View from Tangiers
Morocco lost one of its historic landmarks when the oldest hospital in the land, the Jewish Benchimol hospital in Tangiers, was rased overnight on 2 April. And the Jewish cemetery might be next. (With thanks: Daniel)
Why did the demolition squads choose the dead of night and the middle of the festival of Passover to do the deed? And who ordered them in? The Moroccan newspaper Liberation, lamenting the destruction of Morocco's heritage, blames not just the local municipality for this act of historic vandalism, but the local Jewish community, which ostensibly 'sold' the pre-colonial, 110-year-old hospital in order to raise money for its poor - in spite of objections from the Fondation du Patrimoine Culturel Judeo-Marocain, whose aim is to safeguard Morocco's Jewish heritage. (Another report, however, says that the community did not own the site, which was the property of the Benchimol family, French nationals. Only the French consulate would have been able to give approval for the hospital to be torn down.)
Historian Ralph Toledano prefers to speculate that a rogue Wali is to blame, who acted without the knowledge and consent of the king. The deed was done while the few members of the tiny Jewish community were away.
"It is not just that this was a Jewish building which upsets me.

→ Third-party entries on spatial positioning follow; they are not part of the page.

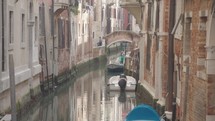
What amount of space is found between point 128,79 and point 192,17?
15.2 m

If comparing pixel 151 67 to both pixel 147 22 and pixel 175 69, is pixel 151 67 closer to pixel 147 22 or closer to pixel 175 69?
pixel 147 22

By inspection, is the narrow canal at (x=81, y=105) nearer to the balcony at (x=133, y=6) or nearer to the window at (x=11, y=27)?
the window at (x=11, y=27)

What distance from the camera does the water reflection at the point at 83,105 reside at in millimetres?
16469

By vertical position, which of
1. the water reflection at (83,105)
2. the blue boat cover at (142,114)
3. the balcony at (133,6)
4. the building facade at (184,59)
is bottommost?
the water reflection at (83,105)

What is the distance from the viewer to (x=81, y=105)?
19.5m

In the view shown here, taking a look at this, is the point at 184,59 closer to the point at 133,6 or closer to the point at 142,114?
the point at 142,114

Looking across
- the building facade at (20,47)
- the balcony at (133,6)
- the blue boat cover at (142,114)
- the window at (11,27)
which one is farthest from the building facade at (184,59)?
the balcony at (133,6)

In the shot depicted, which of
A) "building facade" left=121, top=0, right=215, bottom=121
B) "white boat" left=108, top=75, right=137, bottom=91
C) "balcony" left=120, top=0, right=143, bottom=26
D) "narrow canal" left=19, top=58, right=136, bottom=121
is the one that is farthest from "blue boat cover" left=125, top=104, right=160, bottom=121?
"white boat" left=108, top=75, right=137, bottom=91

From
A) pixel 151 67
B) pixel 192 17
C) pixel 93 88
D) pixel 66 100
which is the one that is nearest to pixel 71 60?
pixel 93 88

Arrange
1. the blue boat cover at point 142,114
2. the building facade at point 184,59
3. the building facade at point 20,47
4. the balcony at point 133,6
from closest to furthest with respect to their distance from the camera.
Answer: the building facade at point 184,59 < the blue boat cover at point 142,114 < the building facade at point 20,47 < the balcony at point 133,6

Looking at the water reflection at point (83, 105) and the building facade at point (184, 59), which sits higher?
the building facade at point (184, 59)

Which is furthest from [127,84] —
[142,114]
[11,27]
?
[142,114]

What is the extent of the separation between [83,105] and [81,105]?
73 mm

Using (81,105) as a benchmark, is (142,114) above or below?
above
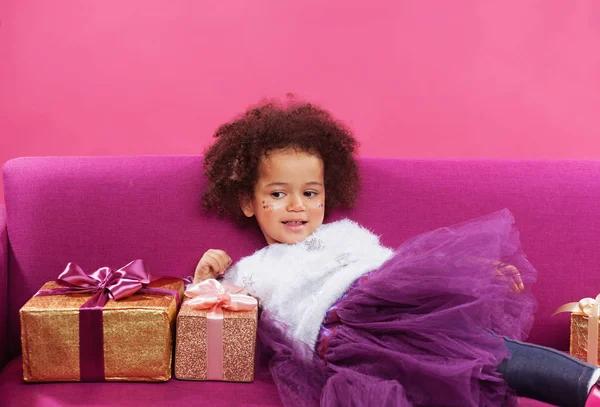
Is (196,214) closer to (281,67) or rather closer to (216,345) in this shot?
(216,345)

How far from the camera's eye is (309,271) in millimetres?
2002

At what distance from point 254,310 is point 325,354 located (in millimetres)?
231

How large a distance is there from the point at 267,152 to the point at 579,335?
96 centimetres

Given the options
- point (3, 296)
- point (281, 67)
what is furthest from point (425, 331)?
point (281, 67)

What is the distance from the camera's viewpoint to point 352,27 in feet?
8.86

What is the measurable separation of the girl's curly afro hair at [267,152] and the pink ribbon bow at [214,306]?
0.99 feet

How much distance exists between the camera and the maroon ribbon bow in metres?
1.86

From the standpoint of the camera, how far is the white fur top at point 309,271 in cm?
189

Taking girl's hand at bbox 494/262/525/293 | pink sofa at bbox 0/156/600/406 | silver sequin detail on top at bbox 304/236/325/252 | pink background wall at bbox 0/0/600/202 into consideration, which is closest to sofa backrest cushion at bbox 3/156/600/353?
pink sofa at bbox 0/156/600/406

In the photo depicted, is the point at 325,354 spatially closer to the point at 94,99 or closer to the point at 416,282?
the point at 416,282

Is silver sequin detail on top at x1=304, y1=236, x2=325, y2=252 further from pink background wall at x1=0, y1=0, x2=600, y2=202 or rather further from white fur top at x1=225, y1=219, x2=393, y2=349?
pink background wall at x1=0, y1=0, x2=600, y2=202

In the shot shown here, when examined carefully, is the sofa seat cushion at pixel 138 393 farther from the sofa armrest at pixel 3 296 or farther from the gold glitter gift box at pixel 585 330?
the gold glitter gift box at pixel 585 330

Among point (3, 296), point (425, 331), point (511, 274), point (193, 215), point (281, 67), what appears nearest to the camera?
point (425, 331)

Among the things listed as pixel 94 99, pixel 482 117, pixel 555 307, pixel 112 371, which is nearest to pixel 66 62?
pixel 94 99
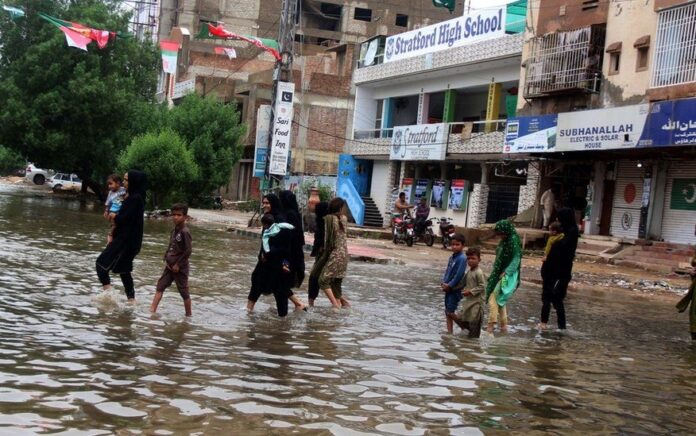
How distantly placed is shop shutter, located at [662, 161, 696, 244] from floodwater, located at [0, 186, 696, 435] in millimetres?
11193

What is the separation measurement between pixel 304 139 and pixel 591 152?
24.4 meters

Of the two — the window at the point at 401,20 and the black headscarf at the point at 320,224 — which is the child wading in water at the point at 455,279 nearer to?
the black headscarf at the point at 320,224

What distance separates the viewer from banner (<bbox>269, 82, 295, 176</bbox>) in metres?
28.0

All destruction of historic heritage is an irredeemable loss. A heritage cannot be reconstituted," Toledano writes. He admits that he had heard rumours that the local authorities had been wanting to demolish the building for some time. The (bizarre) aim was to turn the site into a public park, adjoining the ancient palace of Sultan Moulay Hafid. "One must never despise rumours, they often become fact."
Hence must be taken seriously a rumour that the municipality has next set its sights on the Jewish cemetery of dar el San’a, on rue du Portugal, opposite Bab America. The cemetery was an 18th century concession negotiated between the Sherifian king's representative and the Jewish community on the site of an old Portuguese fort.
The site measures more than a hectare, and commands a beautiful view over the straits. Mr Toledano is horrified at the thought that a site where venerable rabbis and community dignitaries are buried might be bulldozed. The 15th century Castille cemetery in Tetuan has a similarly breathtaking view.
Update: according to the Depeche du Nord (scroll down comments) security guards on the hospital site had their mobile phones confiscated by the demolition squad and were locked up, preventing them for preparing meals for the residents of an old people's home over Shabbat. The incident put the welfare of the residents at risk, the newspaper claims.